When Concordia's truck arrived back in Hagerstown, volunteers were on hand at the church to unload boxes and break down the packages into individual orders.

Carroll said Angel Food Ministries has host sites in nearby Pennsylvania and West Virginia. But Concordia Lutheran Church is the only host site in Hagerstown. There also is a host site in Hancock.

"Personally, I would love to see at least a half-dozen churches become involved in this program," he said. "The need is there. There is a lot of potential for this type of program."

While the program reaches out to people who are financially strapped, Carroll said anyone can participate.

"You don't have to be in need to eat," he said.

The only thing required is that orders must be placed ahead of time. Forms are available at Concordia Lutheran Church, as well as the Community Action Council, Commission on Aging and area food banks, he said.

For $30, people receive a box filled with about 17 items from suppliers such as General Mills, ConAgra Foods and Schwan's Bakery. There are meats and frozen items, as well as fresh items. Monthly specials also are offered to those who make a purchase.
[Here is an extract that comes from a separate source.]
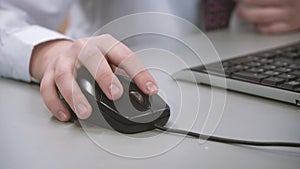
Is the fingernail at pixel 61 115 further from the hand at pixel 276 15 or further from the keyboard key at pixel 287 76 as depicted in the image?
the hand at pixel 276 15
Carroll said payments can be made by cash, money order, certified check or food stamps. Payment is required at the time the order is placed.

'We're here to help'

Among those picking up their orders Saturday morning was Debbie Manzanares of Falling Waters, W.Va.

"I heard about this program from my landlady," she said. "I think this is a good thing for people who can't afford much groceries."

Manzanares said this was her first time participating in the program, but it wouldn't be her last.

"I have a family of three and this really helps," she said. "I wouldn't be able to buy food items like this at the store."

Murr said is hopeful the program will be a local success.

"We're meeting a need," he said. "We're hoping it continues to blossom and serve the community of Hagerstown."

"We're not just talking about it on Sunday morning," Carroll added. "We're here to help."